Nienke Endenburg, psychologue clinique et enseignante à la faculté de médecine vétérinaire de l’université d’Utrecht, aux Pays-Bas, accompagne depuis plusieurs années des personnes en deuil d’un animal de compagnie: « Il arrive que ce chagrin cache d’autres problèmes que le décès de l’animal fait soudain remonter à la surface, mais ce n’est pas systématique. Perdre un compagnon auquel on était attaché suffit déjà pour provoquer une profonde tristesse. Certains s’interrogent sur le fait que celle-ci se prolonge plus que de raison, après la mort d’un animal. Pourtant, d’après des études réalisées aux Pays-Bas et aux États-Unis, il faut en moyenne 8,5 à 10 mois aux propriétaires (adultes) de chiens et de chats pour faire leur deuil. Donnez-vous donc tout le temps qu’il faut… et surtout, parlez-en. C’est toujours salutaire lorsque l’on perd un être cher. »

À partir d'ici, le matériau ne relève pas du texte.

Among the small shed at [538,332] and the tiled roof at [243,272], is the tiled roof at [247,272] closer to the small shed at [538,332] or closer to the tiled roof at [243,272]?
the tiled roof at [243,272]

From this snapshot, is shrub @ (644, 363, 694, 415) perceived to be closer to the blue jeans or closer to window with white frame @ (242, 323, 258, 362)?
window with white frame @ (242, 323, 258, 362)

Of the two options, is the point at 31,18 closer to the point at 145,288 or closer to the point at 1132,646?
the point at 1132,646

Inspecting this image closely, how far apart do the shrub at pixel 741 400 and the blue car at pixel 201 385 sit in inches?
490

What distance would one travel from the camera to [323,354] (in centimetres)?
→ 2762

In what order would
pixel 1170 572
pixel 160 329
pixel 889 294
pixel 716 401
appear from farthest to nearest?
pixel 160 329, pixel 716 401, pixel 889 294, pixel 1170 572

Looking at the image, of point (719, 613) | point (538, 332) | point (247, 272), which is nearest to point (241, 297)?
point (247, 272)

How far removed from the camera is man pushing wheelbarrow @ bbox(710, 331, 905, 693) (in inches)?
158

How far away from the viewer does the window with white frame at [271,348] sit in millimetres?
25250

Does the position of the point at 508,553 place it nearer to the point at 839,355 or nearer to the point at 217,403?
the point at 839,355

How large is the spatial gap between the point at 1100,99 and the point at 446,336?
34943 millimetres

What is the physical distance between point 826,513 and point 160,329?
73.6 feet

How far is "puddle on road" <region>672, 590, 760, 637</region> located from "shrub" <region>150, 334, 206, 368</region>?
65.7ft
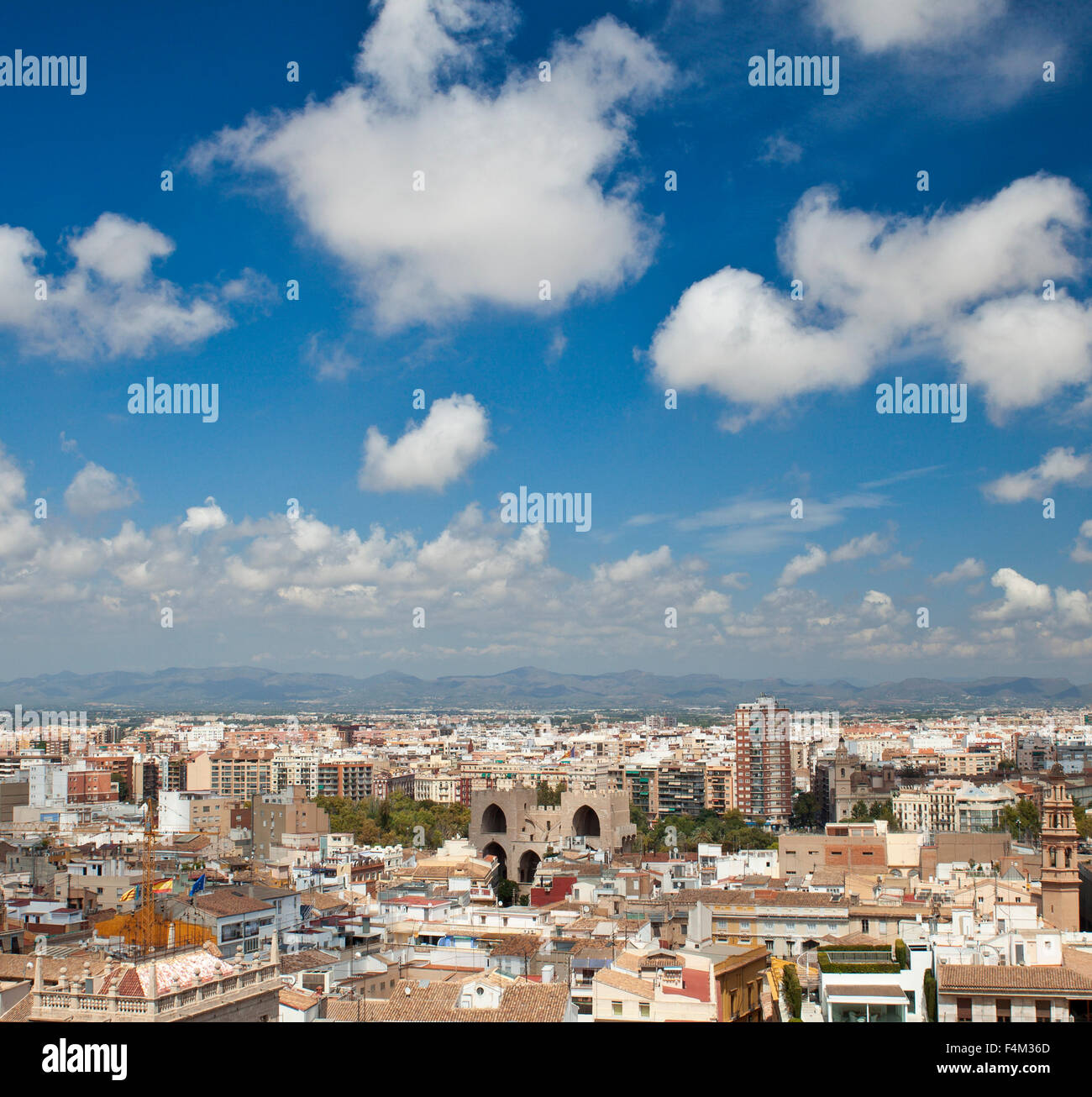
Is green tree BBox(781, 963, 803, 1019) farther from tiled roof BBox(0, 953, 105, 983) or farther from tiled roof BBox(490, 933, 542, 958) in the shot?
tiled roof BBox(0, 953, 105, 983)

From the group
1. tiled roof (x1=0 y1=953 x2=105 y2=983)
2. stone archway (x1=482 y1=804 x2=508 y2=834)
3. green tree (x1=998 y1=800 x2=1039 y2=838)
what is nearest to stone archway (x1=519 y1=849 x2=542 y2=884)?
stone archway (x1=482 y1=804 x2=508 y2=834)

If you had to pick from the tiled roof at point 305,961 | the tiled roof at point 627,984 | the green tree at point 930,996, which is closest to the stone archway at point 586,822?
the tiled roof at point 305,961

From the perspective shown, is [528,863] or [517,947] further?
[528,863]

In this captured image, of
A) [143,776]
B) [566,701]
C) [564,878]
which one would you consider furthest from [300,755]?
[566,701]

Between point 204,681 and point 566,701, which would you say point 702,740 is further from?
point 204,681

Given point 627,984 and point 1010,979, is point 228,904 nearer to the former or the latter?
point 627,984

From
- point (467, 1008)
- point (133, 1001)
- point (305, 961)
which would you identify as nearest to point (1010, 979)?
point (467, 1008)
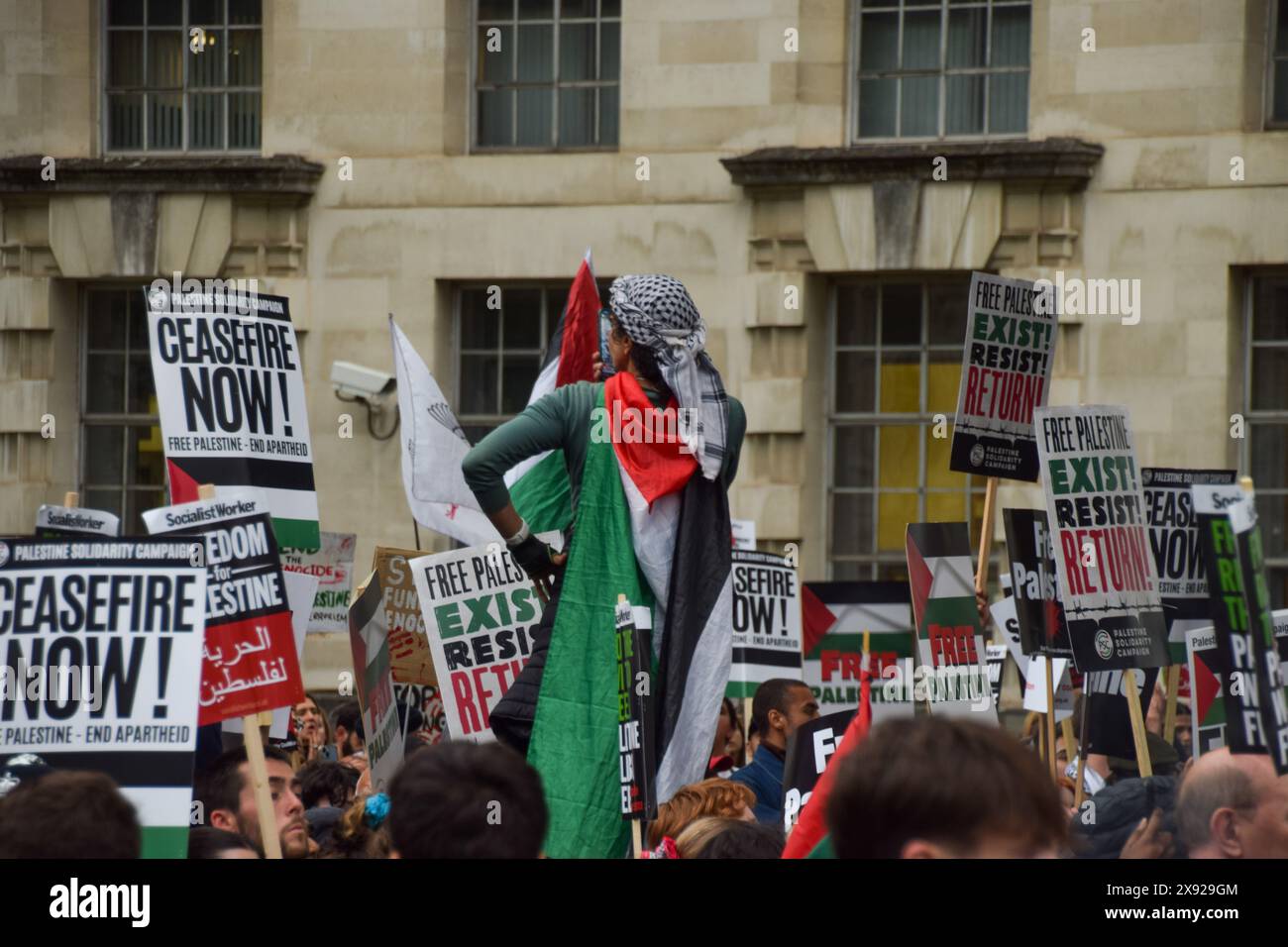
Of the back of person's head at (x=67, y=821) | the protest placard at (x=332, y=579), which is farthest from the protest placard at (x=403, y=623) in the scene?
the back of person's head at (x=67, y=821)

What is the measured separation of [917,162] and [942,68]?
92 centimetres

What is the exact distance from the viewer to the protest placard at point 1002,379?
809cm

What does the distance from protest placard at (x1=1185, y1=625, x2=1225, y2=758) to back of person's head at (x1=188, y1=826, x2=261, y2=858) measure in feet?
10.6

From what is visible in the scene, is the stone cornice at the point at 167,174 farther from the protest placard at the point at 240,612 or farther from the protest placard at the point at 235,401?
the protest placard at the point at 240,612

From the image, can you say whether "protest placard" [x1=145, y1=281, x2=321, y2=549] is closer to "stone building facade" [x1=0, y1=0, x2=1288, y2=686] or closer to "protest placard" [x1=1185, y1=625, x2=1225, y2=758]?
"protest placard" [x1=1185, y1=625, x2=1225, y2=758]

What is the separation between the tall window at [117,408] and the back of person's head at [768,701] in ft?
37.3

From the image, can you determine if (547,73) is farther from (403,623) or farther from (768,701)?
(768,701)

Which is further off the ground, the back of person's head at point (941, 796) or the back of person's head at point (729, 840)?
the back of person's head at point (941, 796)

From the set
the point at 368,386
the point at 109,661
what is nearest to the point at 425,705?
the point at 109,661

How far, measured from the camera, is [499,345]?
58.9 ft

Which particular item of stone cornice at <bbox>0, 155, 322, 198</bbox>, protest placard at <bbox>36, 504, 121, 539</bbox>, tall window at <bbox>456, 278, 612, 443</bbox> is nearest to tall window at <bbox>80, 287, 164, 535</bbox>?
stone cornice at <bbox>0, 155, 322, 198</bbox>
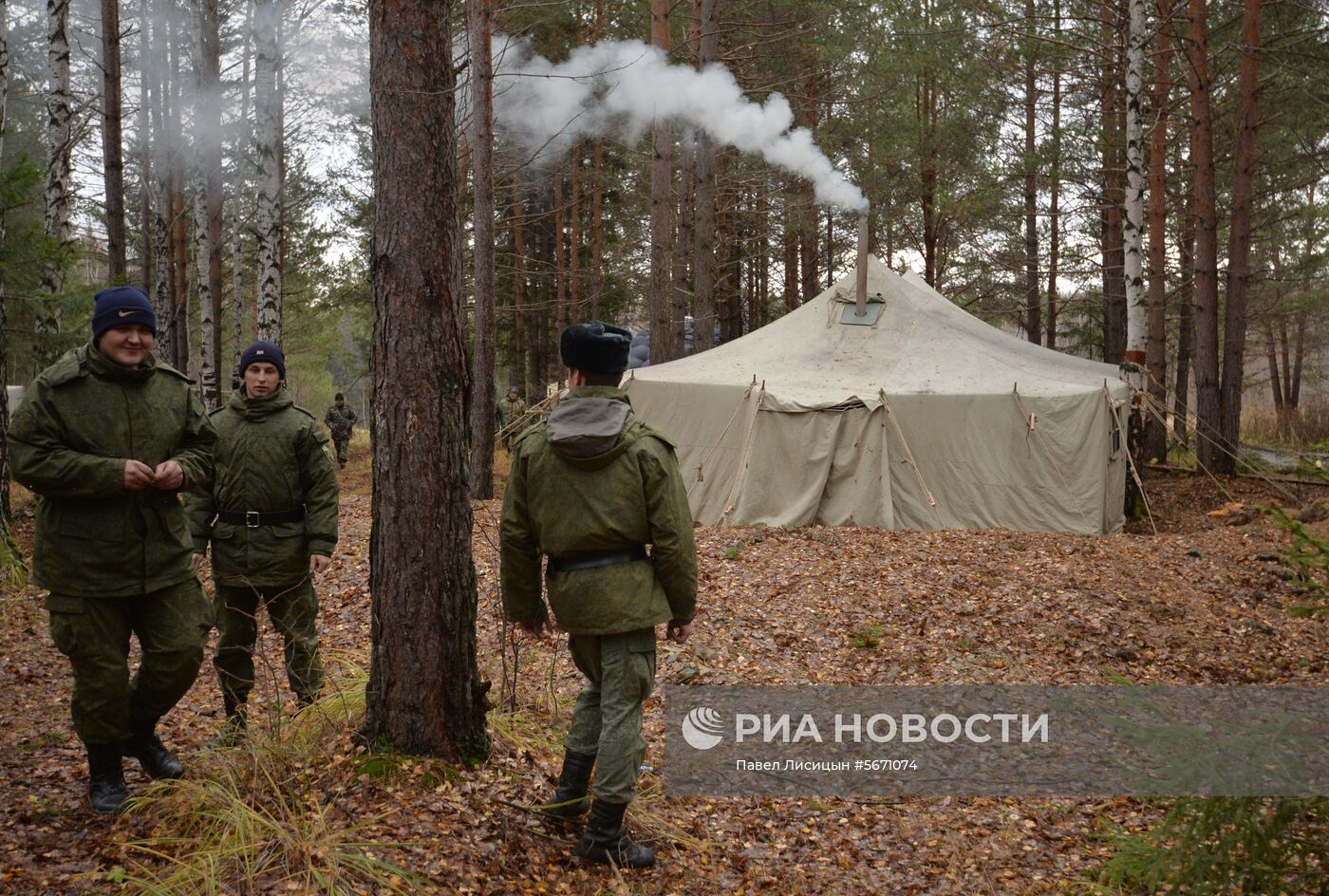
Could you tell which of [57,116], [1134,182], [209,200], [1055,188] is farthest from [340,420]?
[1055,188]

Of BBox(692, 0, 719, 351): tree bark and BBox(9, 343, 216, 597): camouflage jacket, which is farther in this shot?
BBox(692, 0, 719, 351): tree bark

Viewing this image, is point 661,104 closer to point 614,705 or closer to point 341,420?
point 341,420

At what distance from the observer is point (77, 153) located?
19.8 metres

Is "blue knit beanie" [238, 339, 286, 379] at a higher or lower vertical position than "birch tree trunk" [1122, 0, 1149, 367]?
lower

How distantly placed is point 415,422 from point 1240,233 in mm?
13665

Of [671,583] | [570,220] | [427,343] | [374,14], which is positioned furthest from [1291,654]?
[570,220]

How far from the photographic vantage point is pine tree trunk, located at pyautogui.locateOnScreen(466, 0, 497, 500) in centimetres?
1062

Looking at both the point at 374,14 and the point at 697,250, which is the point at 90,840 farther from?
the point at 697,250

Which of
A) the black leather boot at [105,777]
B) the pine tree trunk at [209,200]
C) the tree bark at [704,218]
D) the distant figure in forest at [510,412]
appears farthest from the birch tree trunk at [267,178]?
the black leather boot at [105,777]

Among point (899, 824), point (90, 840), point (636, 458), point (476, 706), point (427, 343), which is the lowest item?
point (899, 824)

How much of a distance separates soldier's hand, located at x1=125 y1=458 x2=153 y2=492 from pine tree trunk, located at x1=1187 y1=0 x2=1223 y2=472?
1282 cm

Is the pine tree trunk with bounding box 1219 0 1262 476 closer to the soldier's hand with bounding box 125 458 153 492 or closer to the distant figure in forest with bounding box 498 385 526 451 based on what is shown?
the distant figure in forest with bounding box 498 385 526 451

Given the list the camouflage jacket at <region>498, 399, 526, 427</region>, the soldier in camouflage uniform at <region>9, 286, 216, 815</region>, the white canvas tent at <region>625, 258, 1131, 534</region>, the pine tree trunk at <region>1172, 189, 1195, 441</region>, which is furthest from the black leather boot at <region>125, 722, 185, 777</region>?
the pine tree trunk at <region>1172, 189, 1195, 441</region>

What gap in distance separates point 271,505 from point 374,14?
6.80 feet
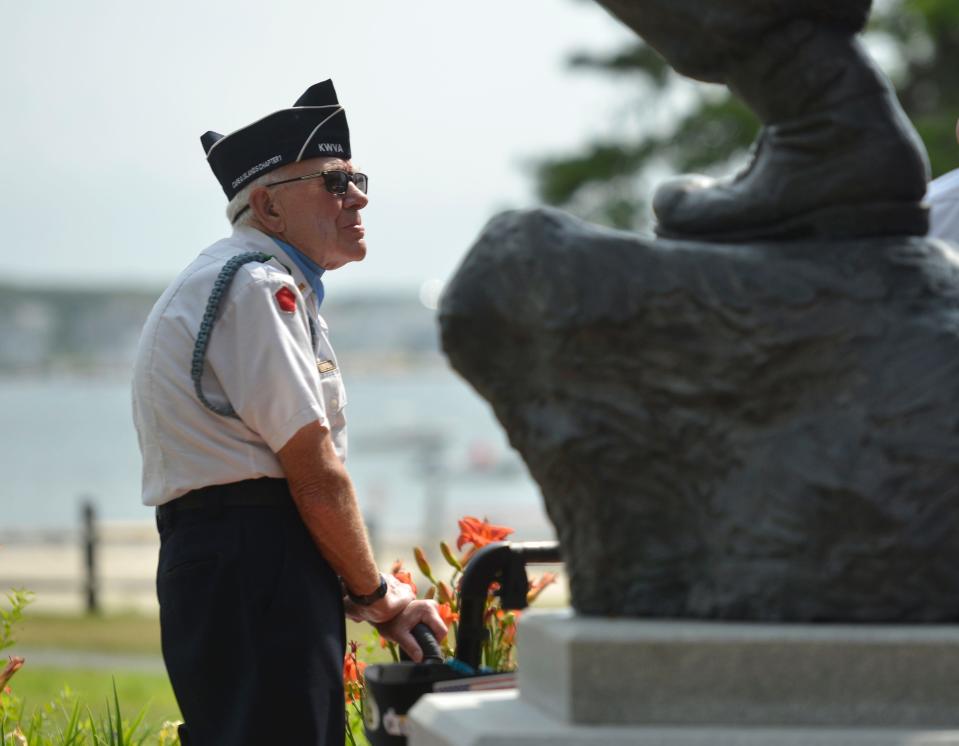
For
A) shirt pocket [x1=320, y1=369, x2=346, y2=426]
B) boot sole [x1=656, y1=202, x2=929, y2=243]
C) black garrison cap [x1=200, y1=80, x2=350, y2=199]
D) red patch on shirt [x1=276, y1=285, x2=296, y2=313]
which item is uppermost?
black garrison cap [x1=200, y1=80, x2=350, y2=199]

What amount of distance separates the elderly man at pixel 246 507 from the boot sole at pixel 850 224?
1108 mm

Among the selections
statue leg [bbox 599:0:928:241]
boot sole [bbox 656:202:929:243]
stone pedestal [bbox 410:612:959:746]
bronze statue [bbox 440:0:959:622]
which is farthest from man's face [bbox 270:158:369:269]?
stone pedestal [bbox 410:612:959:746]

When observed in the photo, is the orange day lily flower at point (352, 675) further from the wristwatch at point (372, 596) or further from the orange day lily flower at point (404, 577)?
→ the wristwatch at point (372, 596)

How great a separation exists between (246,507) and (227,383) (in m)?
0.28

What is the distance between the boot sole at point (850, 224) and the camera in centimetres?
294

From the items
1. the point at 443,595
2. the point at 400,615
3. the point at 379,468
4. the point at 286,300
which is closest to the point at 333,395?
the point at 286,300

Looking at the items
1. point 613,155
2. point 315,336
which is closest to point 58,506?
point 613,155

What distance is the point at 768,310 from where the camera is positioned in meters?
2.82

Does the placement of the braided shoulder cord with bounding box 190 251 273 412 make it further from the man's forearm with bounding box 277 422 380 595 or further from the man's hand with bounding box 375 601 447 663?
the man's hand with bounding box 375 601 447 663

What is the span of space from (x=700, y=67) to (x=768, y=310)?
55 centimetres

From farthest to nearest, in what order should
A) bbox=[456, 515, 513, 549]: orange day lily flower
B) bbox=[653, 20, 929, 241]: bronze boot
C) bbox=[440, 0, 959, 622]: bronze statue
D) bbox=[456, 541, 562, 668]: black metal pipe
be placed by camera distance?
bbox=[456, 515, 513, 549]: orange day lily flower → bbox=[456, 541, 562, 668]: black metal pipe → bbox=[653, 20, 929, 241]: bronze boot → bbox=[440, 0, 959, 622]: bronze statue

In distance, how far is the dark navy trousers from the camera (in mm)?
3537

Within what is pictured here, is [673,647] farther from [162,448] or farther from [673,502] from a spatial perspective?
[162,448]

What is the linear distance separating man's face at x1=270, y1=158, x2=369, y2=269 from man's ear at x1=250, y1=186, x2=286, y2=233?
0.01 meters
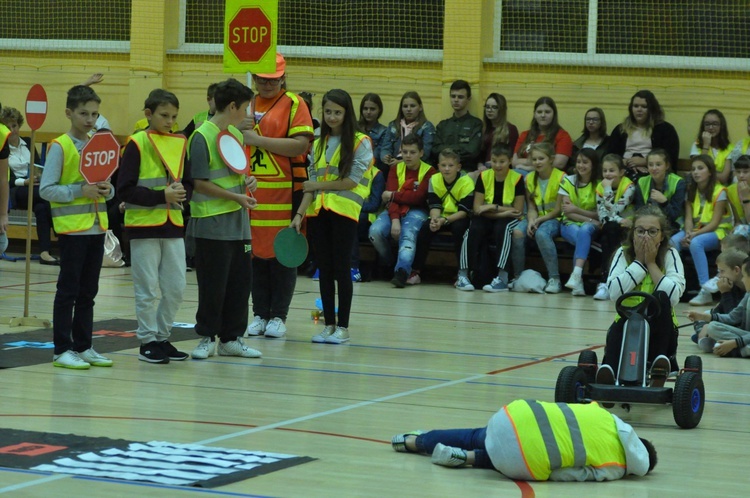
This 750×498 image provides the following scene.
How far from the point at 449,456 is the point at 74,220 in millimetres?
2870

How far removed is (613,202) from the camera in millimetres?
11844

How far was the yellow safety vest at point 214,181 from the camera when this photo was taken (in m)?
6.79

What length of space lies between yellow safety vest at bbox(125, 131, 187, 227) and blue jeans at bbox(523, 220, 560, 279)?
20.0 feet

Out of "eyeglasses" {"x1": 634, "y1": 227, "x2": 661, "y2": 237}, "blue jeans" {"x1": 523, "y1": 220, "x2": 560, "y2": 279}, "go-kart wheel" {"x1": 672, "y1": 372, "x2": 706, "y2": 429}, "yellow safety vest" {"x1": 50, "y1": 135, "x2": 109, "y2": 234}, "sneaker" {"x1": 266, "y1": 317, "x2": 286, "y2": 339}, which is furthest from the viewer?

Deuil d’un animal de compagnie, entre pitié et manque d’empathie
Or c’est justement souvent là que le bât blesse. Une semaine après la mort de leur compagnon à quatre pattes, de nombreuses personnes n’osent déjà plus en parler avec leurs collègues ou amis par peur des regards de pitié ou des remarques indélicates, comme le classique: « Pourquoi tu n’en adoptes pas un autre? ». La journaliste néerlandaise Antoinnette Scheulderman en a fait la pénible expérience lors du décès de Bubbels, son teckel adoré. « Comme si ma chienne n’avait été qu’un vieux canapé qu’on remplace plutôt qu’un individu avec une forte personnalité, avec qui j’étais complètement sur la même longueur d’ondes, témoigne-t-elle. J’aime avoir une vie bien organisée, et Bubbels adorait la routine. »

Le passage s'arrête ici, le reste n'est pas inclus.